Nelson P. Williams Jr. was noted as an “outstanding” star of the 1949-1950 junior class at Bethune-Cookman College. While at BC-C, he was an officer in the Omicron Epsilon Chapter of the Omega Psi Phi Fraternity—the first international fraternal organization founded on the campus of a historically black college. Born March 8, 1923, he was a World War II veteran in the U.S. Marines.
Nelson passed away on September 7, 2008, and was remembered as “an educator at Sleighton School in Lima and at Downingtown Industrial School in Downingtown, and also was a football coach at Oxford High and Cheyney University.” In August of 2020, the Peck Gym in the city of Fernandina Beach, FL was renamed in honor of former coach Nelson P. Williams Jr. City of Fernandina Beach officials said in marking the occasion: “Coach Williams committed thousands of hours to City of Fernandina Beach youth. He was much more than a coach; he taught life lessons anchored in family values, built self-esteem, instilled pride, and persistently pushed for excellence.”
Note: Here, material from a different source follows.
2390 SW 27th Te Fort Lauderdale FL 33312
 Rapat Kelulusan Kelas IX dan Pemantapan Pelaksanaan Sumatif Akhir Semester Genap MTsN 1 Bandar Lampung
At the groundbreaking Dillard meeting in 1950, Matthews extended an invitation to the founders to host the second NIA meeting at Bethune-Cookman College in Daytona Beach, Florida. However, a mix-up in the dates the following year meant that he wasn’t prepared to host the meeting in the spring of 1951. The representatives—who had come from Southern University, Texas Southern University, Florida A&M College, and Wiley College—later recalled the experience as largely unsuccessful, despite the host’s ad-hoc efforts to ‘entertain’ the representatives. But the small entourage quickly pivoted, meeting informally and agreeing to continue the association. They set the third meeting for Howard University in Washington, D.C.
Most NIRSA members know that this association owes much to the HBCUs that have been part of the Association since its inception. But many may not know that NIRSA has a dedicated HBCU Coalition committed to providing resources and avenues for networking for today’s crop of HBCU leaders in collegiate recreation.